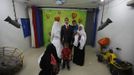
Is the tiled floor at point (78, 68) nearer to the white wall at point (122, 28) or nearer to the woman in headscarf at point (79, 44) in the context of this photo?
the woman in headscarf at point (79, 44)

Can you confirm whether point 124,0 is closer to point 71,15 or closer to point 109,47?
point 109,47

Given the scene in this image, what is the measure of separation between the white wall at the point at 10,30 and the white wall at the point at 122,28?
3097 millimetres

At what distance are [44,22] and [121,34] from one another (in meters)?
3.25

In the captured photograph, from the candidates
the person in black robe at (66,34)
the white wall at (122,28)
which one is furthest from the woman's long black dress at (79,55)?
the white wall at (122,28)

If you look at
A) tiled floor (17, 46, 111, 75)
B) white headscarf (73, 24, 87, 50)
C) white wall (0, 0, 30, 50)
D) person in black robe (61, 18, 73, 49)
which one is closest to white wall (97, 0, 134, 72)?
tiled floor (17, 46, 111, 75)

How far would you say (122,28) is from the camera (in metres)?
2.69

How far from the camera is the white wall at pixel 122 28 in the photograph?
7.77 ft

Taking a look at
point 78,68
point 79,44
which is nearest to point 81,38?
point 79,44

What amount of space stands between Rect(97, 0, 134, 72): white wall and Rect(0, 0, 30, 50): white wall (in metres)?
3.10

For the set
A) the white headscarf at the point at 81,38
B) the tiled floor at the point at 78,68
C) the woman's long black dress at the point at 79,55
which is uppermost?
the white headscarf at the point at 81,38

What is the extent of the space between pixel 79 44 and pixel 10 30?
2.15 metres

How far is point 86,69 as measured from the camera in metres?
2.94

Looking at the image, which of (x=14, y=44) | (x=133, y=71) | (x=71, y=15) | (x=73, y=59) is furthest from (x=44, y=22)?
(x=133, y=71)

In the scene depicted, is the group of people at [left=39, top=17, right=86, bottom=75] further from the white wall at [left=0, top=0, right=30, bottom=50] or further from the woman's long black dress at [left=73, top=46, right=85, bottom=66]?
the white wall at [left=0, top=0, right=30, bottom=50]
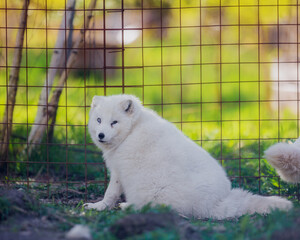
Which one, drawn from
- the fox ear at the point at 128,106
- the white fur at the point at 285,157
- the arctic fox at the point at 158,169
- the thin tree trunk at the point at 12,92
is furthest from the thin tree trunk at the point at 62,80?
the white fur at the point at 285,157

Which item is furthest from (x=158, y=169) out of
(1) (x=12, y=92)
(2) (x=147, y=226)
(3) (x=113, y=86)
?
(1) (x=12, y=92)

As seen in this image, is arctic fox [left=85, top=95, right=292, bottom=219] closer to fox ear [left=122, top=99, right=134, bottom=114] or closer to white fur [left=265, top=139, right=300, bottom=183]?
fox ear [left=122, top=99, right=134, bottom=114]

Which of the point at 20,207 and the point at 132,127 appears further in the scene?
the point at 132,127

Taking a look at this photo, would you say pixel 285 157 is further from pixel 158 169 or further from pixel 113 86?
pixel 113 86

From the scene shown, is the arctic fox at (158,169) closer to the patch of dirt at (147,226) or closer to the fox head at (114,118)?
the fox head at (114,118)

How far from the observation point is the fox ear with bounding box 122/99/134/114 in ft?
16.7

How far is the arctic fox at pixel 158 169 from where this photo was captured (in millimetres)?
4770

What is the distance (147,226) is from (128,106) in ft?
5.62

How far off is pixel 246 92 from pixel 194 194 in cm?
849

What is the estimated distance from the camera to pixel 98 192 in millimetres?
6129

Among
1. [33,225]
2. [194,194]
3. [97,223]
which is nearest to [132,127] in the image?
[194,194]

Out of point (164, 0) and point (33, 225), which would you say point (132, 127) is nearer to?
point (33, 225)

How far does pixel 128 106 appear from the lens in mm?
5098

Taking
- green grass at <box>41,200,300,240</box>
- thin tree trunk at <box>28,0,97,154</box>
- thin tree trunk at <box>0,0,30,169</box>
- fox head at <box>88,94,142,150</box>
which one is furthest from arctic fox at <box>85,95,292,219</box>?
thin tree trunk at <box>0,0,30,169</box>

▸ **Exercise**
Rewrite all of the material above with every "from the camera" swapped for "from the viewpoint" and everything else left the same. Omit the pictures.

▸ **Correct response**
Is the tiled floor at point (78, 68) nearer to the white wall at point (122, 28) or nearer to the woman in headscarf at point (79, 44) in the context of this photo?
the woman in headscarf at point (79, 44)

Can you confirm whether point 124,0 is closer to point 71,15 or closer to point 109,47?
point 109,47

Given the scene in this image, what is the measure of separation between the white wall at the point at 10,30 and the white wall at the point at 122,28?
3097 millimetres

At what distance are [44,22] and [121,34] from one another (in meters)?
3.25

In the captured photograph, from the candidates
the person in black robe at (66,34)
the white wall at (122,28)
which one is furthest from the woman's long black dress at (79,55)?
the white wall at (122,28)

If you look at
A) tiled floor (17, 46, 111, 75)
B) white headscarf (73, 24, 87, 50)
C) white wall (0, 0, 30, 50)
D) person in black robe (61, 18, 73, 49)
which one is closest to white wall (97, 0, 134, 72)?
tiled floor (17, 46, 111, 75)

How far would you say (122,28) is from the viewpoint (in metres)?
2.69

How far from the viewpoint is the white wall at pixel 122 28 in the photograph?
7.77 ft

Taking a look at
point 78,68
point 79,44
which is nearest to point 81,38?
point 79,44

What amount of space stands between Rect(97, 0, 134, 72): white wall and Rect(0, 0, 30, 50): white wall (in metres)?
3.10

For the set
A) the white headscarf at the point at 81,38
B) the tiled floor at the point at 78,68
C) the woman's long black dress at the point at 79,55
which is uppermost?
the white headscarf at the point at 81,38

What is the extent of the space between pixel 79 44 and pixel 10 30?
2.15 metres

How far is point 86,69 as measured from the viewpoint in metres?
2.94

Looking at the image, which of (x=14, y=44) | (x=133, y=71) | (x=71, y=15) | (x=73, y=59) is furthest from (x=44, y=22)?
(x=133, y=71)

In the scene depicted, is the group of people at [left=39, top=17, right=86, bottom=75] further from the white wall at [left=0, top=0, right=30, bottom=50] or further from the woman's long black dress at [left=73, top=46, right=85, bottom=66]?
the white wall at [left=0, top=0, right=30, bottom=50]
Which one, drawn from
- the fox ear at the point at 128,106
- the white fur at the point at 285,157
- the arctic fox at the point at 158,169
- the thin tree trunk at the point at 12,92
is furthest from the thin tree trunk at the point at 62,80?
the white fur at the point at 285,157

Which item is furthest from (x=158, y=169) out of
(1) (x=12, y=92)
(2) (x=147, y=226)
(3) (x=113, y=86)
?
(1) (x=12, y=92)

As seen in this image, is arctic fox [left=85, top=95, right=292, bottom=219] closer to fox ear [left=122, top=99, right=134, bottom=114] or closer to white fur [left=265, top=139, right=300, bottom=183]?
fox ear [left=122, top=99, right=134, bottom=114]

Which of the point at 20,207 and the point at 132,127 appears further in the scene?
the point at 132,127

Taking a look at this photo, would you say pixel 285 157 is further from pixel 158 169 or further from pixel 113 86?
pixel 113 86

From the scene shown, is the arctic fox at (158,169) closer to the patch of dirt at (147,226) or closer to the fox head at (114,118)?
the fox head at (114,118)

How far from the observation point is the fox ear with bounding box 122/99/134/114 in ft?
16.7

How far is the arctic fox at pixel 158 169 from where this photo was captured (in millimetres)?
4770

What is the distance (147,226) is from (128,106) in ft?
5.62

How far off is pixel 246 92 from pixel 194 194 in cm?
849

What is the estimated distance from the viewpoint to pixel 98 192 in millimetres?
6129

Among
1. [33,225]
2. [194,194]
3. [97,223]
which is nearest to [132,127] in the image?
[194,194]

Out of point (164, 0) and point (33, 225), which would you say point (132, 127) is nearer to?
point (33, 225)

How far does pixel 128 106 appear from the lens in mm?
5098

Taking
- green grass at <box>41,200,300,240</box>
- thin tree trunk at <box>28,0,97,154</box>
- thin tree trunk at <box>0,0,30,169</box>
- fox head at <box>88,94,142,150</box>
which one is furthest from arctic fox at <box>85,95,292,219</box>?
thin tree trunk at <box>0,0,30,169</box>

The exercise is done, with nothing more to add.